Supposedly we’re in the middle of this documentary renaissance, and video technology has democratized access to the filmmaking process. And yet access to equipment hasn’t necessarily encouraged more experimental work. Do you have any thoughts on this? It immediately makes me think of all the films I’ve seen and how literal they are. Just because you can pick up a camera doesn’t mean you have looked at the history of filmmaking and seen what kind of forms are available. You may be unaware of all the great documentary films that have broken traditional rules. Like Errol Morris, especially his The Thin Blue Line, or Chris Marker and his use of abstraction and freedom of cutting.
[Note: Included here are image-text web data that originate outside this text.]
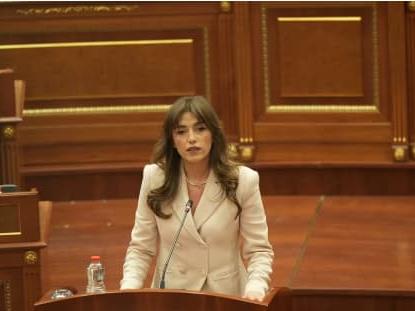 Конституирано е косовското собрание- Албулена Хаџиу конечно стана претседателка 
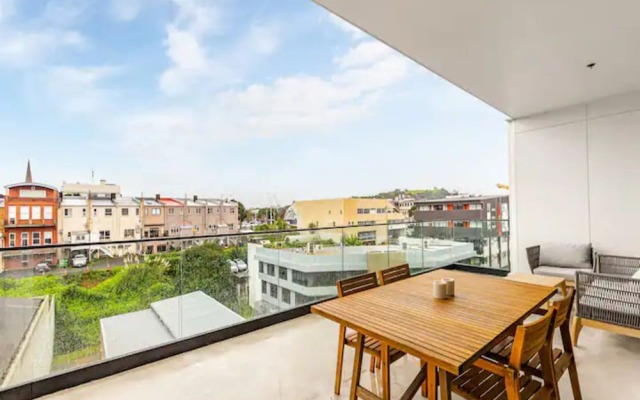 Modern Living In Prime Location!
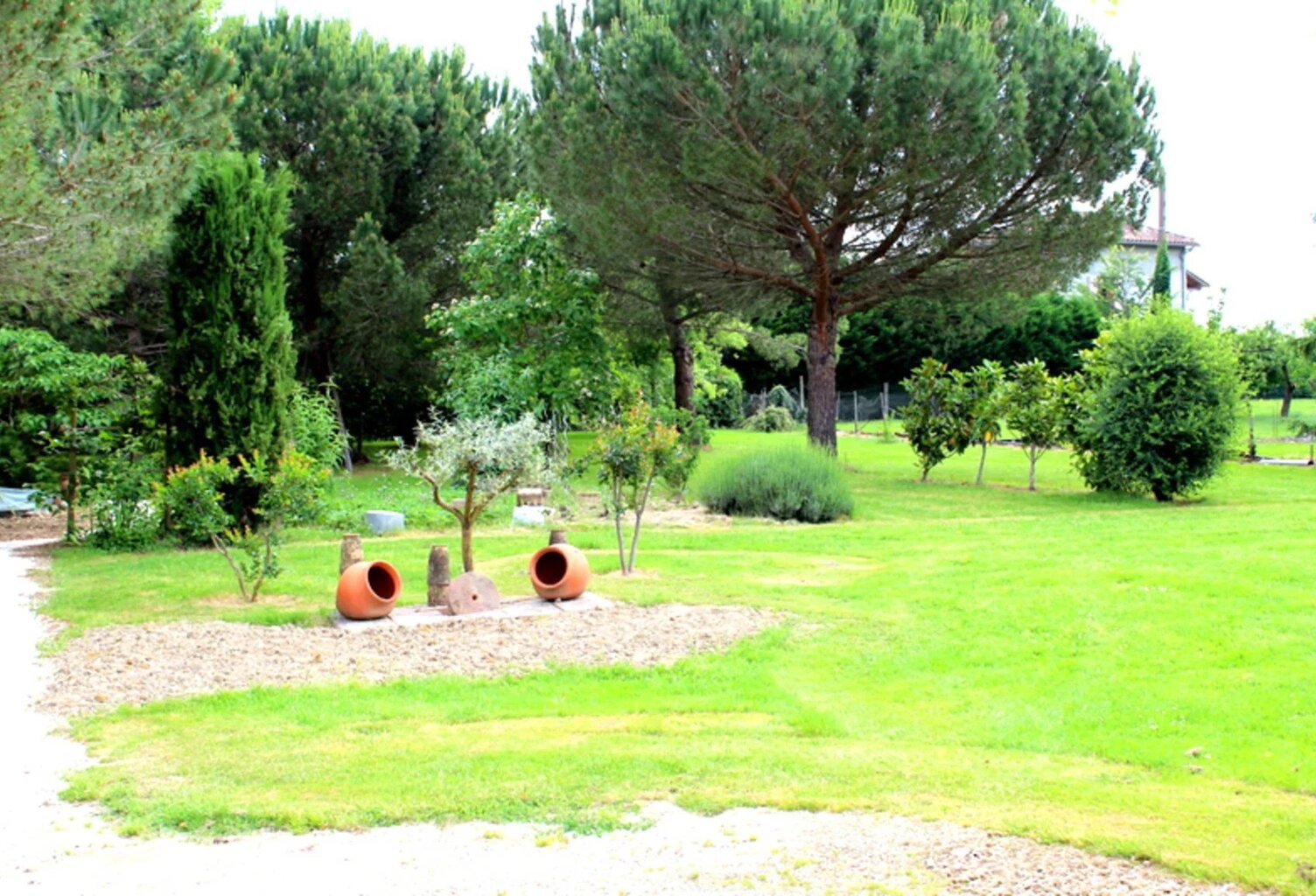 MAISON DE PLAIN PIED AVEC PARC ARBORE — photo 1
Or Chantal Akerman and her documentary installations. Just because the video camera is inexpensive doesn’t mean people know how to go beyond a Reader’s Digest approach to telling a story.
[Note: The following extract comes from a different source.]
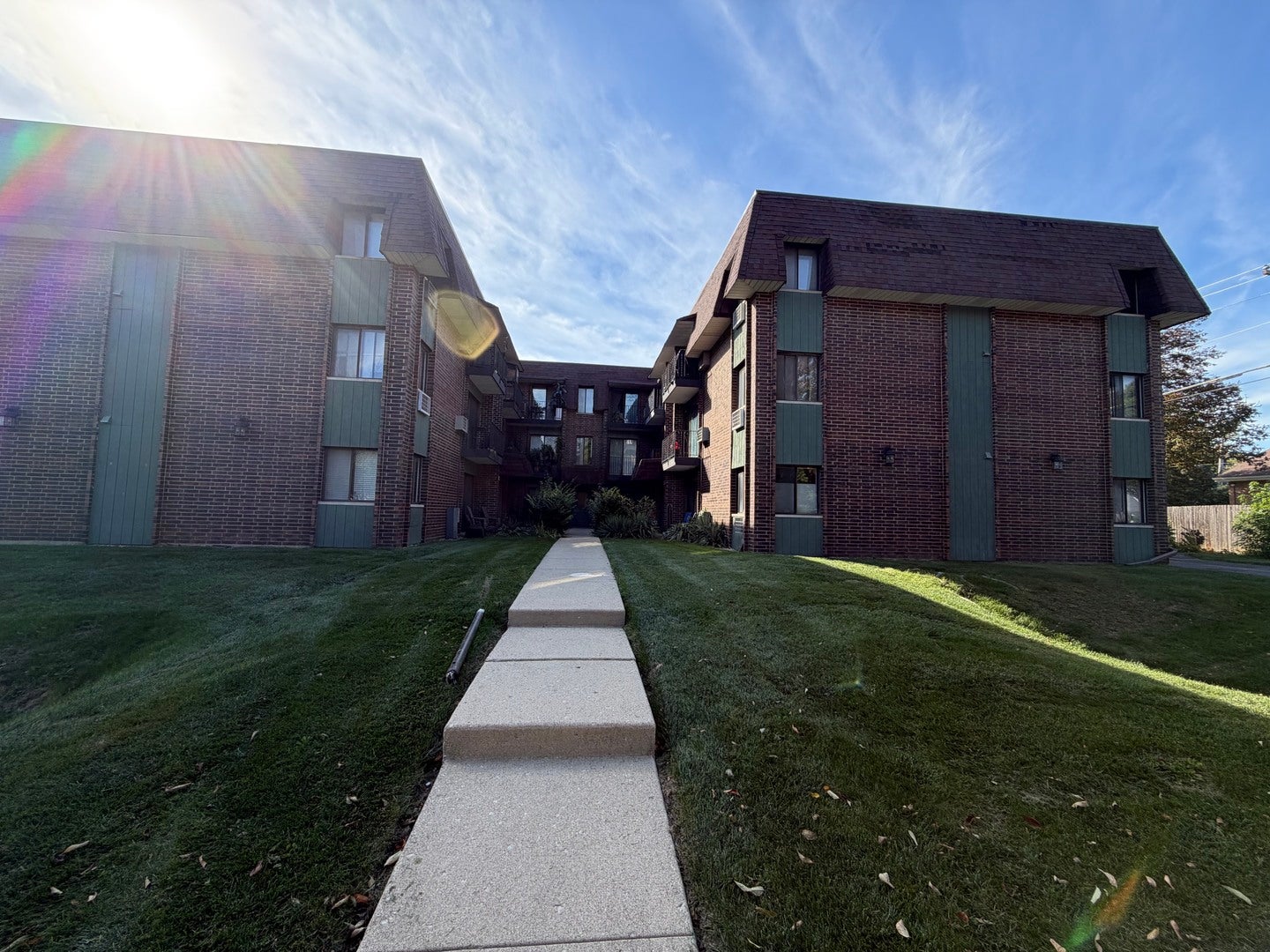 4942 Douglas Road 206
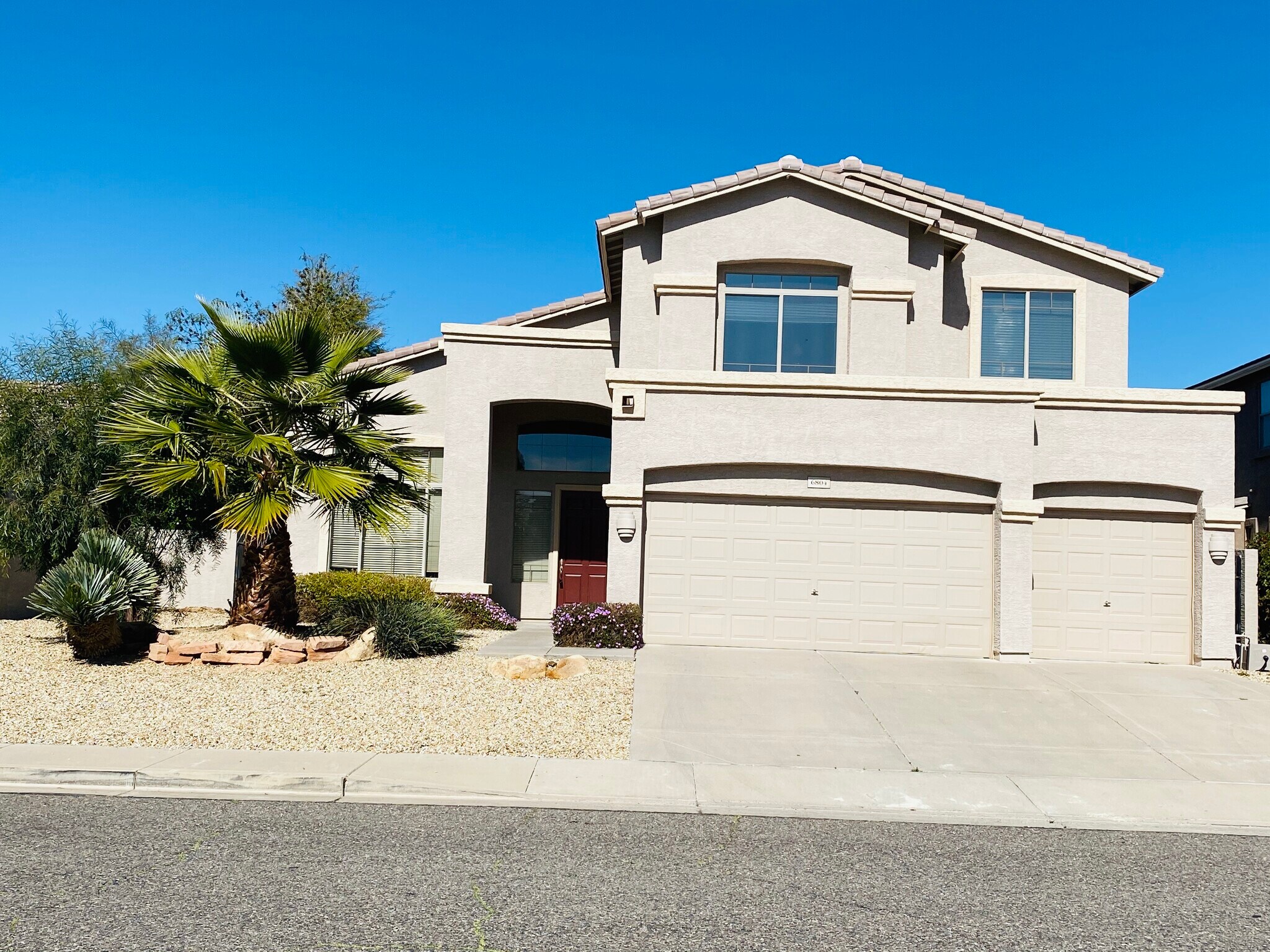 Building Photo - 6804 W Lone Cactus Dr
Can you talk about your current project? I am working on a film shot in Korea, The Diving Women of Cheju-do. The women are my age — they’re in their sixties and seventies — and they dive in the ocean for what they call “merchandise”: sea cucumbers, whelks, urchins, and octopus. It’s a matrilineal culture, where the women inherit the right to this job. But the daughters want to be modern women and live in Seoul, so the tradition is fading. I am documenting this tradition before it dies. It continues my interest in recording histories that are being lost.
It sounds like an amazing movie to shoot. Any final thoughts? The thing I’m thinking about these days is mortality. So much of my life has been caught up in filmmaking. When you get older and you look back, there’s an enormous commitment to this one form. Yet if one were to open the door, there are millions of genres, ideas, disciplines, ways of being in the world, and they all look so exciting! And I guess I’ve been able to dip into many of those — skin-diving with these women in Korea, meeting the collective in Japan, playing in a field nude with women in the ’70s, going around the world on a motor scooter. All of these I’ve done, but there are still so many other possibilities. I guess this is sort of a letter to a young artist: don’t close your eyes to all the other ways of living in the world besides making film. And let film be your entrée to many of those.